RECORDED INFORMATION
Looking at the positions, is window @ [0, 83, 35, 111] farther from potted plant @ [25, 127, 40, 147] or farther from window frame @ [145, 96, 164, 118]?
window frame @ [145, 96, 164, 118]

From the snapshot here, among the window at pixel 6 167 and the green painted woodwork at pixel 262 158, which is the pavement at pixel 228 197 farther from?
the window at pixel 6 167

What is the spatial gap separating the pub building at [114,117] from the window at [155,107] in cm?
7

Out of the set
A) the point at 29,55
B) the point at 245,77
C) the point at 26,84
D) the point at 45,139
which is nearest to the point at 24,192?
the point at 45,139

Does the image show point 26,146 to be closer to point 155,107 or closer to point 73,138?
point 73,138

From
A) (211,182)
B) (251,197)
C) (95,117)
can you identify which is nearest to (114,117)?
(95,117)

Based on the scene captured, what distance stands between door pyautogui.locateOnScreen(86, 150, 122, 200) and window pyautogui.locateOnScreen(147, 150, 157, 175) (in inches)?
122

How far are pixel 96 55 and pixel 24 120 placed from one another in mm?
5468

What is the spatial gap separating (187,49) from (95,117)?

PROBLEM DETAILS
Lay out every line of the items above as a Markdown table with the columns No. and Line, putting each line in its own numbered row and leaving out blank lines.

RESULT OF THE EXERCISE
| No. | Line |
|---|---|
| 1 | Looking at the positions, is window @ [0, 83, 35, 111] farther from potted plant @ [25, 127, 40, 147] or farther from window frame @ [145, 96, 164, 118]? |
| 2 | window frame @ [145, 96, 164, 118] |
| 3 | From the snapshot here, among the window at pixel 6 167 and the green painted woodwork at pixel 262 158, which is the pavement at pixel 228 197 farther from? |
| 4 | the window at pixel 6 167 |
| 5 | What is the spatial gap separating the pub building at [114,117] from the window at [155,107] in cm? |
| 6 | 7 |
| 7 | Out of the set |
| 8 | A) the point at 29,55 |
| 9 | B) the point at 245,77 |
| 10 | C) the point at 26,84 |
| 11 | D) the point at 45,139 |
| 12 | which is nearest to the point at 24,192? |
| 13 | the point at 45,139 |
| 14 | Does the image show point 26,146 to be closer to point 155,107 or closer to point 73,138? |
| 15 | point 73,138 |
| 16 | From |
| 17 | A) (211,182) |
| 18 | B) (251,197) |
| 19 | C) (95,117) |
| 20 | can you identify which is nearest to (114,117)? |
| 21 | (95,117) |
| 22 | Based on the scene captured, what distance stands between door pyautogui.locateOnScreen(86, 150, 122, 200) and window pyautogui.locateOnScreen(147, 150, 157, 175) (in inches)? |
| 23 | 122 |
| 24 | How far are pixel 96 55 and pixel 24 120 placed from one another in mm? |
| 25 | 5468 |
| 26 | What is the spatial gap separating (187,49) from (95,117)? |